Única marca à altura da Rolls-Royce, quando se trata de exclusividade, a Bentley também registrou um novo recorde – o segundo seguido – com mais de 14.600 unidades comercializadas, em 2021. “Apesar de toda a imprevisibilidade, tivemos um sinal muito positivo de nossa força, mas este resultado só foi alcançado devido à nossa excelência operacional e a afirmação de nossas prioridades estratégicas”, pontua o presidente-executivo (CEO) da montadora, que faz parte do Grupo Volkswagen, Adrian Hallmark. Só no mercado chinês, o resultado comercial da Bentley, no ano passado, foi 40% superior ao de 2020 – nada mal para uma marca cujos produtos chegam a custar US$ 2 milhões (o equivalente a mais de R$ 10 milhões), no mercado externo.

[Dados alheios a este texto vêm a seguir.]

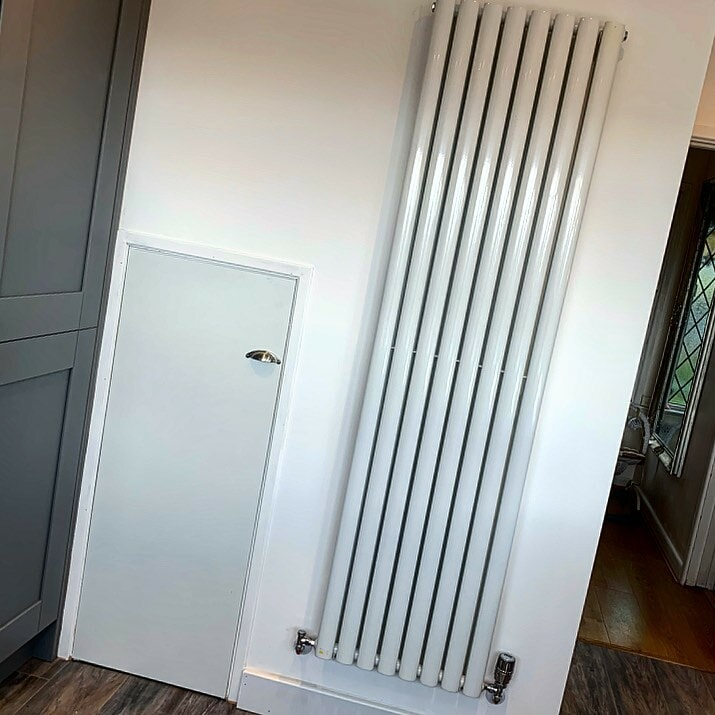 white vertical radiator on a white wall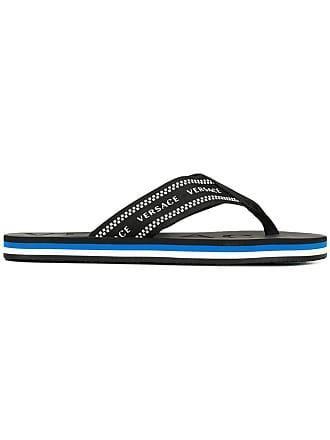 8fc76e61ebe4f Versace logo print flip flops - Black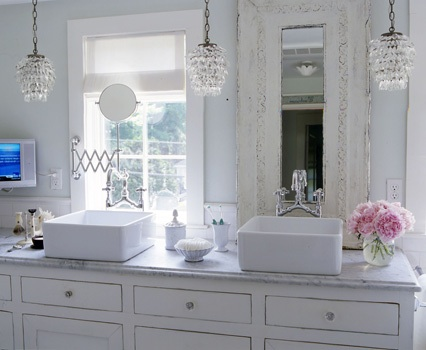 Two sinks in an all-white bathroom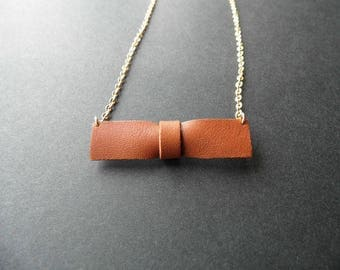 Bow tie leather pendant necklace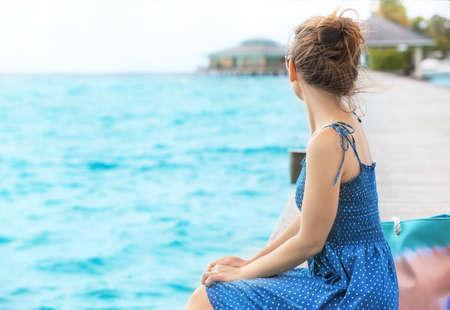 Beautiful young woman sitting on pontoon at sea resort Imagens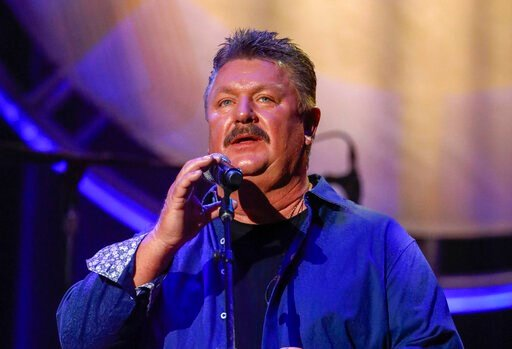 (Photo by Al Wagner/Invision/AP, File). FILE - This Aug. 22, 2018 file photo shows Joe Diffie performing at the 12th annual ACM Honors in Nashville, Tenn. A publicist for Diffie says the country singer has tested positive for COVID-19. Diffie is under ...
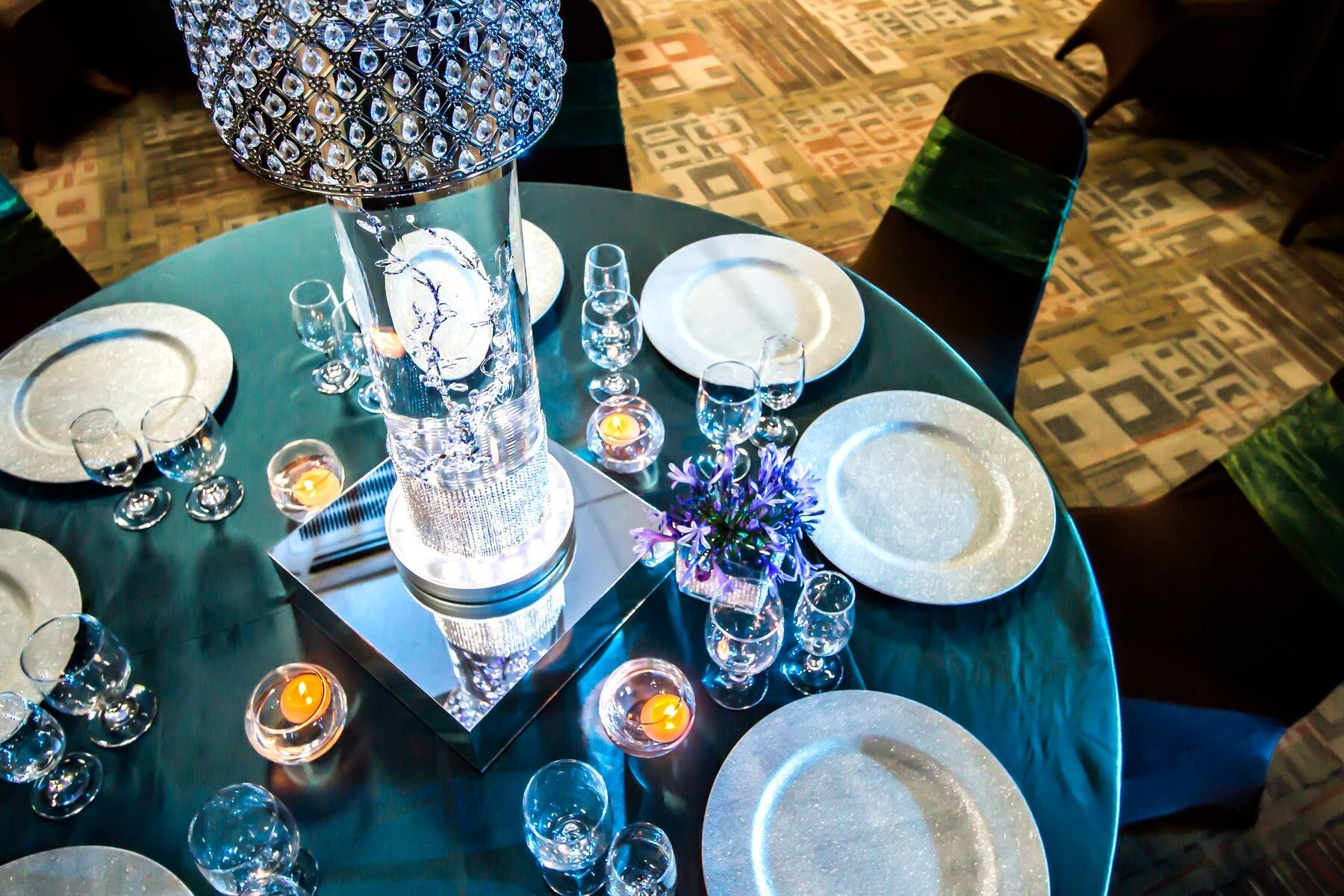 View of place settings and centerpieces on banquet table from ab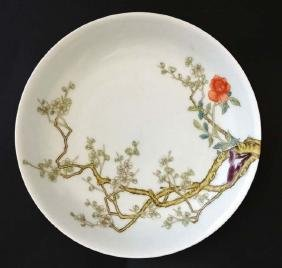 A Chinese cherry blossom bowl, decorated in polychrome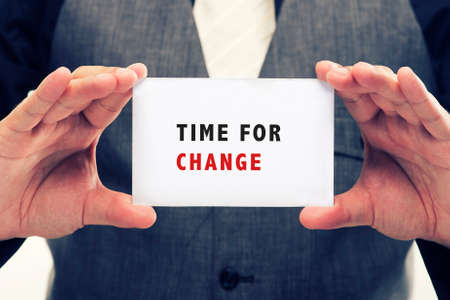 message: Executive Holding card with Message Saying-Time for change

Enquanto o debate brasileiro segue focado na demonização do comunismo, na normalização do nazismo e na relativização de que o mercado nacional de automóveis registrou queda de mais de 7%, em 2021, o segmento de alto luxo fechou o mesmo período com um crescimento de 36%, na China. De acordo com a consultoria norte-americana Bain&Company, o segmento em que se inserem os modelos da Ferrari, Rolls-Royce e Bentley, além de outras marcas de prestígio, movimentou a cifra de US$ 73,6 bilhões (R$ 382,5 bilhões) no mercado chinês, no ano passado. “A China é, hoje, o maior mercado de consumo do mundo, onde o aumento médio da renda supera o da inflação”, pondera a analista Weiwei Xing. “Nossa estimativa é que a China também será o maior mercado de luxo global, já em 2025”.

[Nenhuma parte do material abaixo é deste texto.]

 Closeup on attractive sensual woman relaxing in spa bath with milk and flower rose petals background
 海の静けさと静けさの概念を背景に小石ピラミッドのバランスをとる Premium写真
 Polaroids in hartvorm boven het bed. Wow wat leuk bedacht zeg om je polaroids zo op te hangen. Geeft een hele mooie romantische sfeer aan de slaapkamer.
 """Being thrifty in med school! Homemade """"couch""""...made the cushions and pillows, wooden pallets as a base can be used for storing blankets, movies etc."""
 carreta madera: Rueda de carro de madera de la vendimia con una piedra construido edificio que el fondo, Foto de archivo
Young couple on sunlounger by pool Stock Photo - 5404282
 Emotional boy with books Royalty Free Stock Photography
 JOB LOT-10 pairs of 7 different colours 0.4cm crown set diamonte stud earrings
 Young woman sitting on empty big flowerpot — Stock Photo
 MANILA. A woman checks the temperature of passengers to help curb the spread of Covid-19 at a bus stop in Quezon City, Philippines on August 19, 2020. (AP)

Previsão de R$ 1,35 trilhão

O país da Grande Muralha responde, hoje, por 30% das vendas da Bentley. Lá, o utilitário-esportivo (SUV) Bentayga e o sedã FlyingSpur são os carros-chefe de um negócio que, só no ano passado, chegou a US$ 210 milhões (o equivalente a R$ 1,09 bilhão). “Esperamos que a versão híbrida plug-in do FlyingSpur incremente ainda mais estes números”, declarou o CEO da marca, Adrian Hallmark. A China também foi o maior mercado da Audi (701,2 mil unidades) e dos Mercedes-Benz Classe S e Maybach (mais de 10 mil, de um total de 15.730 unidades vendidas no mundo todo), além de ter sido o segundo maior mercado da Lamborghini.

A China é, indiscutivelmente, a “menina dos olhos” da indústria automotiva, principalmente das gigantes alemãs, que também são as mais impactadas pela ofensiva das marcas chinesas nos mercados periféricos, que sempre foram dominados pelas companhias germânicas. Segundo a ResearchandMarkets, em 2026, as vendas de automóveis de alto luxo atingirão inacreditáveis US$ 260 bilhões (o equivalente a R$ 1,35 trilhão) no mercado chinês. “Em termos de políticas e reformas tributárias, o país considera um corte de impostos que pode estimular ainda mais seu setor automotivo. O mercado é altamente impulsionado por fatores tecnológicos, investimento crescente e aumento do padrão de vida das pessoas”, destaca o report “Asia-PacifcLuxuryCars Market 2022”, da consultoria.

Nunca é demais lembrar que, há exatos 40 anos, o Brasil tinha um Produto Interno Bruto (PIB) 32% superior ao da China e que, hoje, nossa produção industrial é dez vezes menor que a chinesa. Onde foi que erramos?!?